WHAT YOU SHOULD DO: Pull each line with the string "align" from the entries.

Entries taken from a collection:
____________________

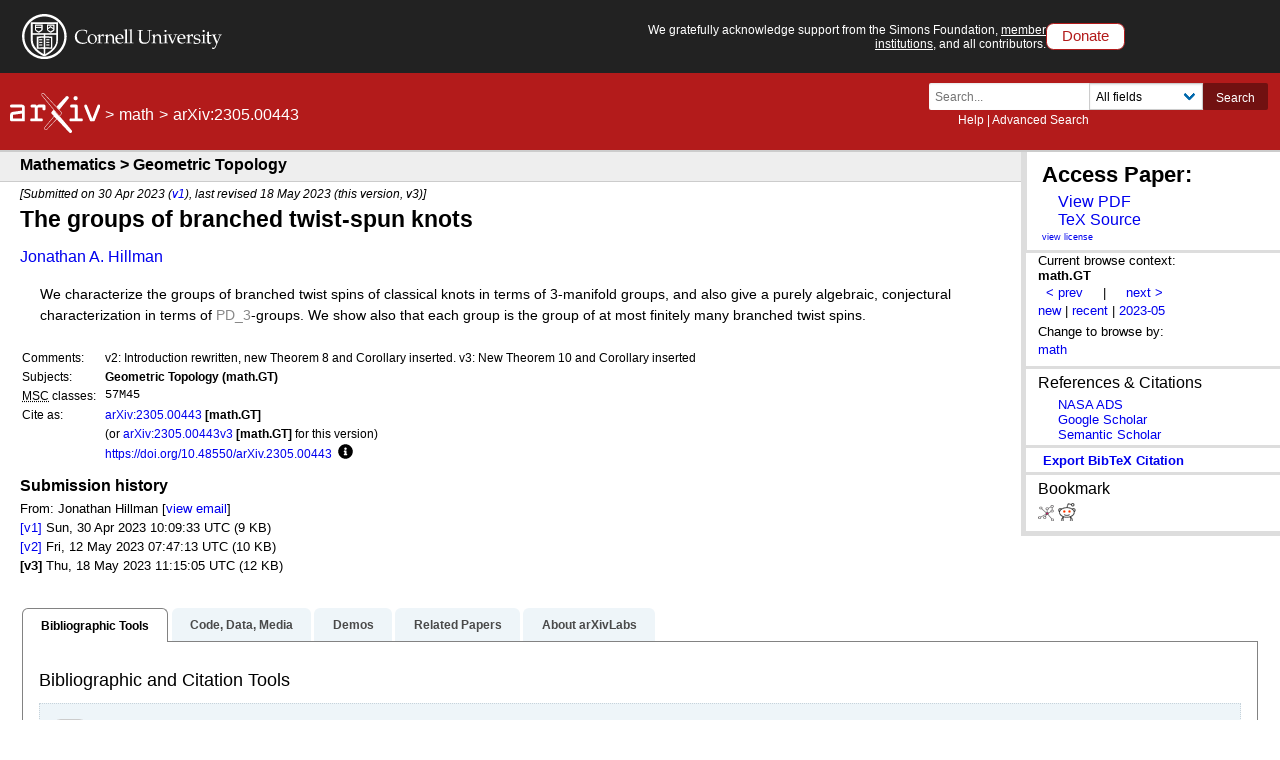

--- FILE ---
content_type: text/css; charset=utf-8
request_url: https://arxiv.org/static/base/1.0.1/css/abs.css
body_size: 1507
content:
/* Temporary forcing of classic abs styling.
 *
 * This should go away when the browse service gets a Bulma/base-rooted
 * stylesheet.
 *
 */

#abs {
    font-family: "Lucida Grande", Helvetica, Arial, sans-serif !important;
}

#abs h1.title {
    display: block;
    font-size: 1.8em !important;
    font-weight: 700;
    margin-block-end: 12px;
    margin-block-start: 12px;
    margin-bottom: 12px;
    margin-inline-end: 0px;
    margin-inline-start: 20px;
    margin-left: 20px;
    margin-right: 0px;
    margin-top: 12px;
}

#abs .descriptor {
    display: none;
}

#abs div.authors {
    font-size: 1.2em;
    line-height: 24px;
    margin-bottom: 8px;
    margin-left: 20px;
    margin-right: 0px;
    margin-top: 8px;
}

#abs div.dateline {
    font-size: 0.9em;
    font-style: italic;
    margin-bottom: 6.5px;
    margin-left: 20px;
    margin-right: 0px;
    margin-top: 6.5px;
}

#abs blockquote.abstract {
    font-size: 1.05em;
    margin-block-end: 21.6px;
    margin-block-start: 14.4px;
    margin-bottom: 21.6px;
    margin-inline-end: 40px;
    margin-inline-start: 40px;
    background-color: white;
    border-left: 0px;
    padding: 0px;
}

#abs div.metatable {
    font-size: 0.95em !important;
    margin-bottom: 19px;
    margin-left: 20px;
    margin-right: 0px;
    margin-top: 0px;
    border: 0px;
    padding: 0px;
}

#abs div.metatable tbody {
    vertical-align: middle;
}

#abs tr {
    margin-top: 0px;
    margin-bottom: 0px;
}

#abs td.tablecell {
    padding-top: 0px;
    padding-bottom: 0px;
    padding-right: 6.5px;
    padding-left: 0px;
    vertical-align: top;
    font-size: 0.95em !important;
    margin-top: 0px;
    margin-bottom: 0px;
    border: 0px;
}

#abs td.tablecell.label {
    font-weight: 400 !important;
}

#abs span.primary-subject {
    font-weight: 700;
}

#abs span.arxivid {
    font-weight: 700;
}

____________________

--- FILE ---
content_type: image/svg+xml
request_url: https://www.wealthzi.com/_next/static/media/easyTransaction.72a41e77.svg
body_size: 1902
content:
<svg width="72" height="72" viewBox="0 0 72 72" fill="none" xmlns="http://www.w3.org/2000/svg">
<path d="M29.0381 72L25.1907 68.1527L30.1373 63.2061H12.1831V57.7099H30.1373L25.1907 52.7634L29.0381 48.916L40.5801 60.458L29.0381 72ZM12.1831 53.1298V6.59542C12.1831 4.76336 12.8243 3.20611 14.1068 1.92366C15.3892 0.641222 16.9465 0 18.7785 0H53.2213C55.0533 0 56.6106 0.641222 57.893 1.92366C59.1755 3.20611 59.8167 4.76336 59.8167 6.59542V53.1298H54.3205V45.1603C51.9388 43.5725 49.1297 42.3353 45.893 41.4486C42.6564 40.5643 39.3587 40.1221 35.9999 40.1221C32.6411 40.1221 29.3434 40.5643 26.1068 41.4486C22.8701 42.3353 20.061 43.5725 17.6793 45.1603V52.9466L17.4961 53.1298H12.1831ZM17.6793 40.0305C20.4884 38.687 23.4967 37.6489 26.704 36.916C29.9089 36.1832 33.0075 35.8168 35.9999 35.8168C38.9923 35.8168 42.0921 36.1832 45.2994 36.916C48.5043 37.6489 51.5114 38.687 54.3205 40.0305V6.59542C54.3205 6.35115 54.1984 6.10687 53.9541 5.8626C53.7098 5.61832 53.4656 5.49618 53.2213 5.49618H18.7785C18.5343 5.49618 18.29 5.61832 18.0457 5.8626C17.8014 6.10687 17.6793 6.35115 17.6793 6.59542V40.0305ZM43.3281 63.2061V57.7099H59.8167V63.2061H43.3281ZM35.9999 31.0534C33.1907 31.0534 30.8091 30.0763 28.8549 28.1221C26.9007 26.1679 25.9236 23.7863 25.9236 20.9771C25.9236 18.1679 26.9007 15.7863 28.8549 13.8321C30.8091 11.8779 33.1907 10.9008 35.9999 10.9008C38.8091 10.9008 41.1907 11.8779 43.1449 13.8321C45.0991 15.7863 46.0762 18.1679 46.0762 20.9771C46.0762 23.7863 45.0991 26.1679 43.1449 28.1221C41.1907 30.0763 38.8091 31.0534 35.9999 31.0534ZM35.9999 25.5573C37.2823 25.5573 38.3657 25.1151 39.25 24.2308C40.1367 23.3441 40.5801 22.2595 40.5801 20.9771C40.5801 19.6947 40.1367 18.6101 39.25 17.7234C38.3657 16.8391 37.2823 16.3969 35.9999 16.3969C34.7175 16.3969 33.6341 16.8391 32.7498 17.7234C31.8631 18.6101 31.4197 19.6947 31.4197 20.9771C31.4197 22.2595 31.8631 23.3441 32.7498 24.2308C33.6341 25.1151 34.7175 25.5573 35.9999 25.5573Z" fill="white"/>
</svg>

____________________

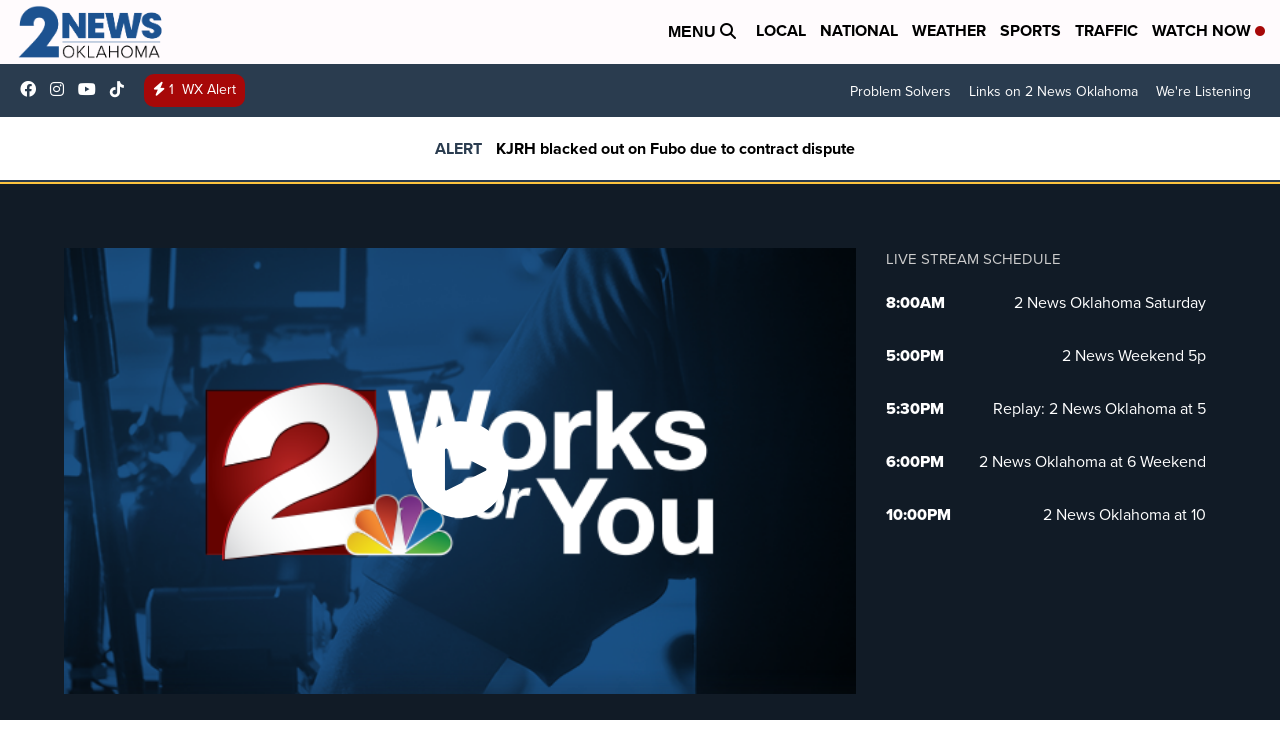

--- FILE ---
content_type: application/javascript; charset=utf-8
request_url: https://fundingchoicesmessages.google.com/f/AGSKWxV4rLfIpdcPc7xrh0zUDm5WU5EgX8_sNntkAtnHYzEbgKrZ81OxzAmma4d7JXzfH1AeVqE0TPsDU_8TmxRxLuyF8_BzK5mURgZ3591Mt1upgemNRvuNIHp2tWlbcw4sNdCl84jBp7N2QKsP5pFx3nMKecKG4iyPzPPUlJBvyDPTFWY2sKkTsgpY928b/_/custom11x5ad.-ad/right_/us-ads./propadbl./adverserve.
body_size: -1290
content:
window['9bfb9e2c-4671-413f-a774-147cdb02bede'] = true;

____________________

REPLY TO THE EXERCISE:
    vertical-align: middle;
    vertical-align: top;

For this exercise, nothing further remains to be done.